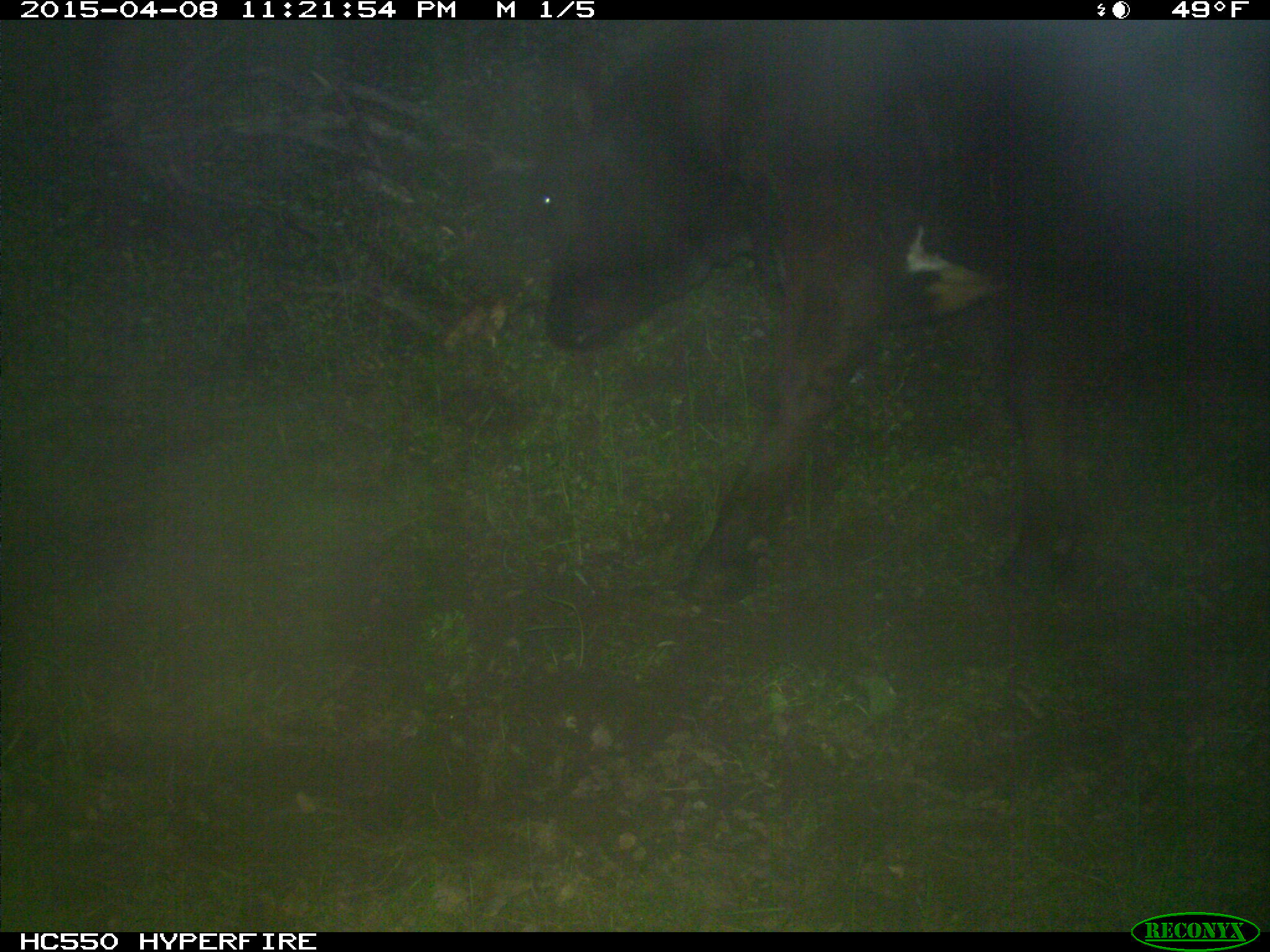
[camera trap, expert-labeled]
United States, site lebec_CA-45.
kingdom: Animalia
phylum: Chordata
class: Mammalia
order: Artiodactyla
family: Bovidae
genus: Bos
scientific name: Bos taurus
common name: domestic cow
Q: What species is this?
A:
--------------------------------
### Work instructions
Write out the whole listing exactly, and drop the pictures.

### Task result
[camera trap, expert-labeled]
United States, site lebec_CA-45.
kingdom: Animalia
phylum: Chordata
class: Mammalia
order: Artiodactyla
family: Bovidae
genus: Bos
scientific name: Bos taurus
common name: domestic cow
Q: What species is this?
A:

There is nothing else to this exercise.